電源電圧が高くなるので、手持ちの電源トランス、ST-55Sを使おう。0-280Vをブリッジ整流して、+Bは1.25倍の約350V。

 

UL接続なのでSG電圧のほうが高くなる。SG電圧は最高250Vだ。UL接続のEp-Ip特性図なんて無いので、大体でEb=240V、Ip=25mA、Ig2=4mA、Eg=-20Vと見積もった。

 

プレート電圧はOPT1次の巻線抵抗で10Vダウンするとして、340V。カソード電圧は100V。グリッド電圧は80V。

 

6SL7はプレート電圧80Vの2段積みとなる。

 

利得はEL32がUL接続な上にKNFがかかるのでよくわからない。そんなに利得は無いと思われるので、初段SRPPのプレートから出力段プレートへ局部帰還をかけてみることにした。春日無線のオリジナルを踏襲するわけだ。SRPPの上側プレートには帰還がかけられないから、入力グリッドへ少しだけかけることにする。

 

費用はKA-5730が2個で6,400円。真空管と電源トランスは手持ちを使うので、15,000円くらいでできるだろうか。

 

これで2ヶ月楽しめればOKだが、せいぜい1.5ヶ月で完成してしまうかなあ?

 

やっぱり春日無線のEL32シングルアンプの音を聴いておきたいな、ということでアキバへ行ってきた。

 

試聴にはいつも聴いている谷山浩子のCDを持参。
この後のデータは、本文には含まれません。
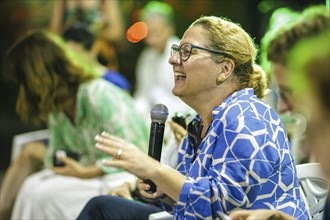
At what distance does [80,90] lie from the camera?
3.62 m

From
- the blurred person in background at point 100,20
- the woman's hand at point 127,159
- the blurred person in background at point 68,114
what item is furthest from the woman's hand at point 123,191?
the blurred person in background at point 100,20

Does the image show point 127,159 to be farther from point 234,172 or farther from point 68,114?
point 68,114

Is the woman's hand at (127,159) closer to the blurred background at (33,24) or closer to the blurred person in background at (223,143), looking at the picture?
the blurred person in background at (223,143)

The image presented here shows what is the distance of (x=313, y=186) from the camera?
277 cm

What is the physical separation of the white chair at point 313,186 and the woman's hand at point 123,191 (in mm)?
782

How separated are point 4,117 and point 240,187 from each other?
15.8 ft

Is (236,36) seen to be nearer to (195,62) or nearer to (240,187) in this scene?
(195,62)

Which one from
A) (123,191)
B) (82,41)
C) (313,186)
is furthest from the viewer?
(82,41)

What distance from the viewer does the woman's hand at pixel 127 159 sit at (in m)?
2.12

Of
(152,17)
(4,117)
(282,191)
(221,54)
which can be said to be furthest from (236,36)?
(4,117)

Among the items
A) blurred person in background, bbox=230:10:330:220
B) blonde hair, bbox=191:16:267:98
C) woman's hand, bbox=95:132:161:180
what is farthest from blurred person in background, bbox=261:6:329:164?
blurred person in background, bbox=230:10:330:220

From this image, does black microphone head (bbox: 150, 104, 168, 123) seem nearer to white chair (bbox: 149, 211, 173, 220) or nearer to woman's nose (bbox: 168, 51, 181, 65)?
woman's nose (bbox: 168, 51, 181, 65)

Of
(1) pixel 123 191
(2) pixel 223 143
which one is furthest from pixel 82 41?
(2) pixel 223 143

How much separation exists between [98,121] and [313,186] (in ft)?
4.26
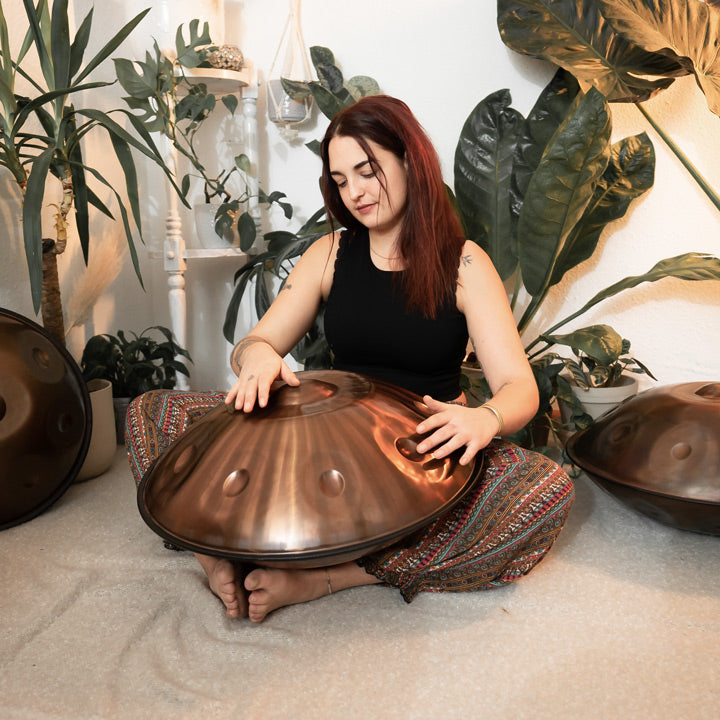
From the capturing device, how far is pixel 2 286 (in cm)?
191

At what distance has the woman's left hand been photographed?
3.55 ft

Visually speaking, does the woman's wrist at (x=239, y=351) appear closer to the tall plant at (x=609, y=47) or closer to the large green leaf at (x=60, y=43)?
the large green leaf at (x=60, y=43)

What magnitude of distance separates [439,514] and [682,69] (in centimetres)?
143

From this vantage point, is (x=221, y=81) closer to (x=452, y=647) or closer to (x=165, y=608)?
(x=165, y=608)

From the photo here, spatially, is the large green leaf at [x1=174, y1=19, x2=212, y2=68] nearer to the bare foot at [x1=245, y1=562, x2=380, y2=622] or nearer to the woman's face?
the woman's face

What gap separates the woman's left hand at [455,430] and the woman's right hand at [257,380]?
0.25m

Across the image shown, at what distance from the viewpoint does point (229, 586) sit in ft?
3.87

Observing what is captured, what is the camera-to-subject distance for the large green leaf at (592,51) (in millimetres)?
1790

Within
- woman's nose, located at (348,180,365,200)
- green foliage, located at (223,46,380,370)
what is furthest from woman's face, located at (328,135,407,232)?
green foliage, located at (223,46,380,370)

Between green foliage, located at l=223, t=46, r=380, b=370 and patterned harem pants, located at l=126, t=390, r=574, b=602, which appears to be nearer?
patterned harem pants, located at l=126, t=390, r=574, b=602

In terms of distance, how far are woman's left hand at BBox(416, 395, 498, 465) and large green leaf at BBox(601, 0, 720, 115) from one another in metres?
1.05

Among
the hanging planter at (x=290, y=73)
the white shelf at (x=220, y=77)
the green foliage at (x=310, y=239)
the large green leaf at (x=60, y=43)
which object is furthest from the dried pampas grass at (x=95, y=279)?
the hanging planter at (x=290, y=73)

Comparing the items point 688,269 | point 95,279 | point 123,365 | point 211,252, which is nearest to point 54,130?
point 95,279

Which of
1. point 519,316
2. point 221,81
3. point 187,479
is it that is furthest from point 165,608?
point 221,81
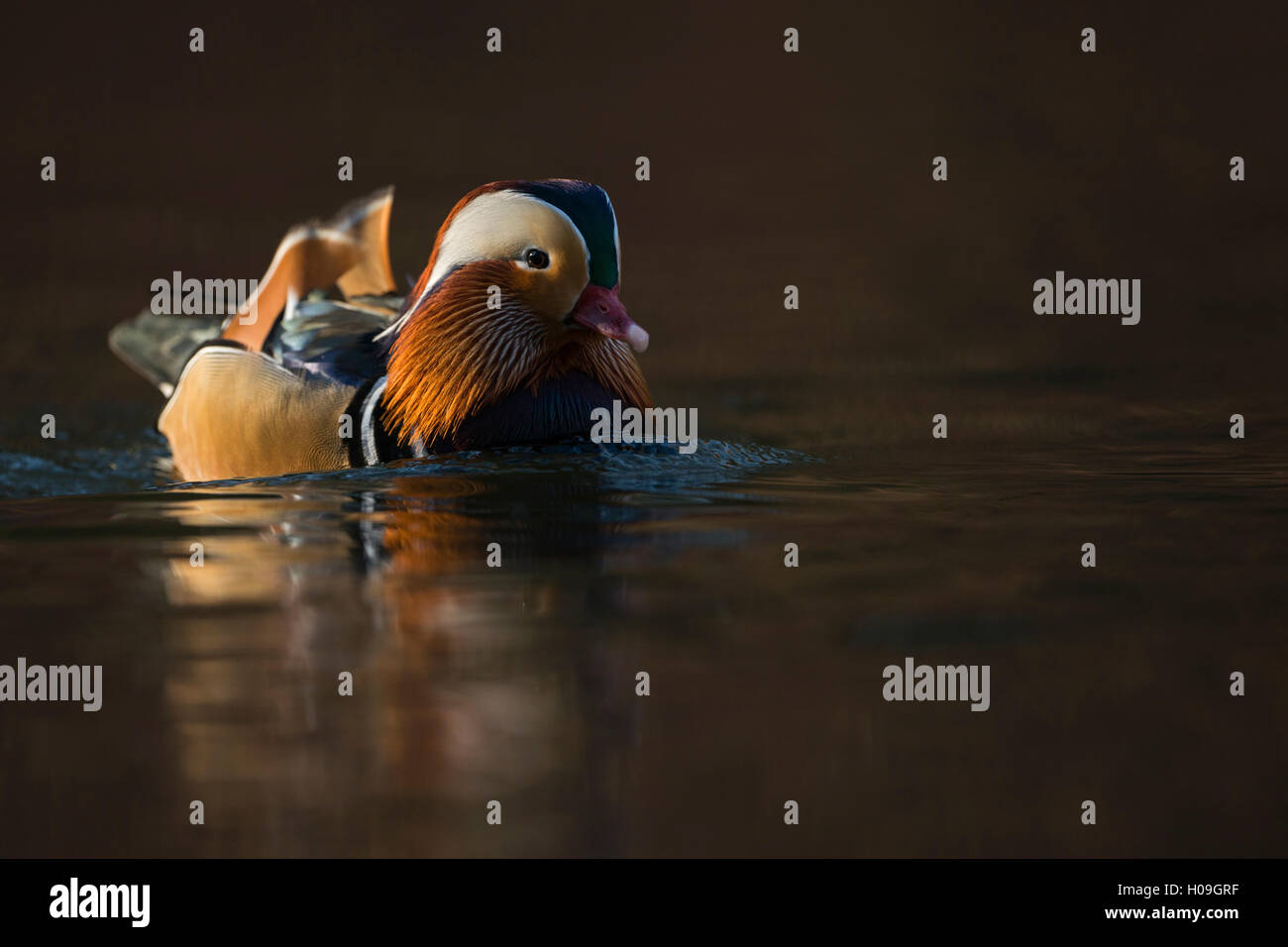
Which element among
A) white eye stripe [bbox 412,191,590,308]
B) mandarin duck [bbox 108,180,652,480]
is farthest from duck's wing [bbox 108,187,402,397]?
white eye stripe [bbox 412,191,590,308]

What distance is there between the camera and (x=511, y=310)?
486cm

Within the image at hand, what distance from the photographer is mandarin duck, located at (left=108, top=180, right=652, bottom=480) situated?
15.3 ft

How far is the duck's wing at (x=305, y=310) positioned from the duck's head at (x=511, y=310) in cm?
32

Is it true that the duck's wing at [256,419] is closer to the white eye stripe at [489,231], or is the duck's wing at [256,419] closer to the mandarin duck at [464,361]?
the mandarin duck at [464,361]

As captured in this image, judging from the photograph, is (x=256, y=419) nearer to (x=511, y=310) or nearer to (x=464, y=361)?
(x=464, y=361)

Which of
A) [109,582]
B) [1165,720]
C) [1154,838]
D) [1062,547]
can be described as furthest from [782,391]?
[1154,838]

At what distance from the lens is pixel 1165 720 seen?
2.80 meters

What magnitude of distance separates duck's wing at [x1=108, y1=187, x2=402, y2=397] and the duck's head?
12.8 inches

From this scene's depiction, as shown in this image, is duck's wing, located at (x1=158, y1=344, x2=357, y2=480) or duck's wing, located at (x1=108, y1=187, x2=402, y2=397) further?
duck's wing, located at (x1=108, y1=187, x2=402, y2=397)

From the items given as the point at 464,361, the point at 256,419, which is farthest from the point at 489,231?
the point at 256,419

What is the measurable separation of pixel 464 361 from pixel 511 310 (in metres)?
0.21

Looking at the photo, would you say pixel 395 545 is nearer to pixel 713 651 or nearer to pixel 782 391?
pixel 713 651

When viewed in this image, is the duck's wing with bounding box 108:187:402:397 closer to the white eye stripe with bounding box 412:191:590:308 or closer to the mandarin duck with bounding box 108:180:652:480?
the mandarin duck with bounding box 108:180:652:480

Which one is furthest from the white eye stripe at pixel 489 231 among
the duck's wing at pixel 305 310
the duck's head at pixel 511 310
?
the duck's wing at pixel 305 310
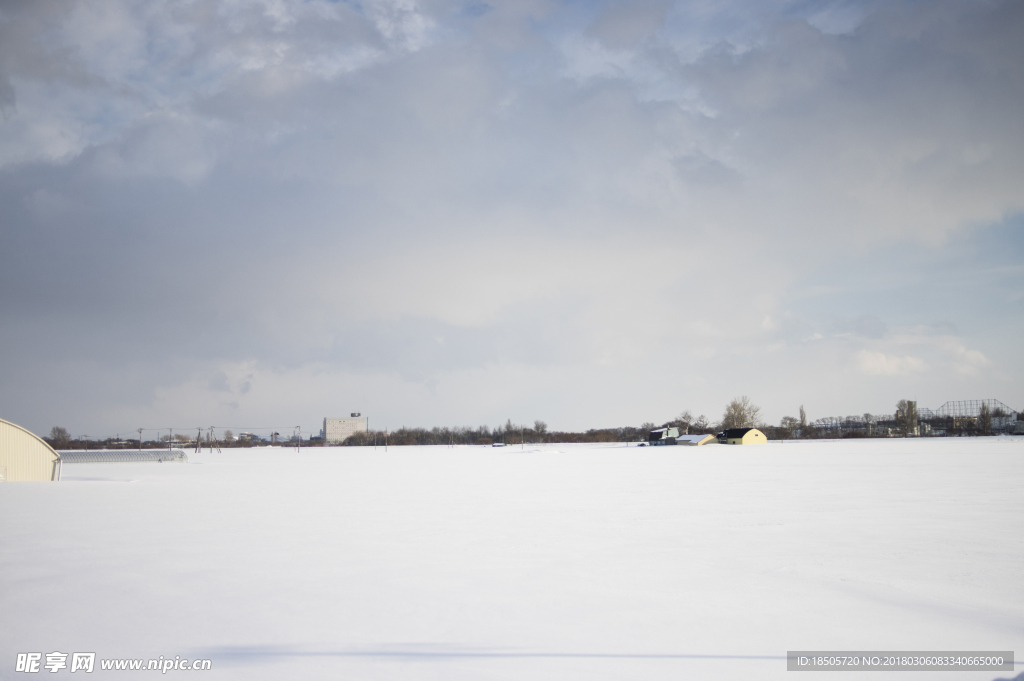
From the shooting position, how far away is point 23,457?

いきなり、あれえ?なんじゃあ??ってことになった。普段聴いている音とバランスが全く異なっているのだ。

 

谷山浩子の声が、おねえさん、いやおねえちゃんに聞こえる。甲高くて、まるでアニソン・ゲームの声みたいだ。不思議なのは、早回しに感じること。CDだからそんなことはありえないだろう。

 

スピーカーはイタリアのユニットを使ったダブルバスレフということだったが、おそらくスピーカーの個性が強すぎるのだろう。

 

試聴どころではない。アンプの音色はよくわからなかった。

 

電源トランスについて聞いたら回路図を見せてもらえたので、覚書。+B巻線は210Vの両波整流用。SG電圧は252V。プレート電圧は246V。カソード抵抗は510Ωの自己バイアスで電圧は15V。KNFで、カソードバイパスコンデンサは100μF、OPT2次の16Ω端子へつないでいる。

 

+Bを256Vとすると、256/210=1.22倍。電流は定格ぎりぎりで使っている。チョークはプラス側とマイナス側に入っていた。1つでも十分と思うが。

 

前段プレートから出力段プレートにかけてNFBがかかっている。抵抗値は見そびれた。

 

動作点はEb=230V、Ik=29.4mA、Eg=-15V。SG電流を4mAくらいとすると、Ip=25.4mAになる。

 

さて、自分用の回路図に数値を入れてみた。

 

動作点はEb=240V、Ik=28.7mA、Eg=-20V。SG電流を4mAくらいとすると、Ip=24.7mA。私の考えたほうは少し電圧が高くて電流が少ない。

 

画像

 

カソード電圧は、6SL7が1Vと80V、EL32が100Vなのでヒーターバイアスをかけておくほうが安全だ。

 

バイアス電圧をどれ位にするか迷ったが、60V前後にしておけば大丈夫と思う。+Bの350Vを470KΩと100KΩで分圧して61Vをヒーターバイアスとした。

 

(2012.2.18追記)

NFBのかけ方をオーバーオールに訂正。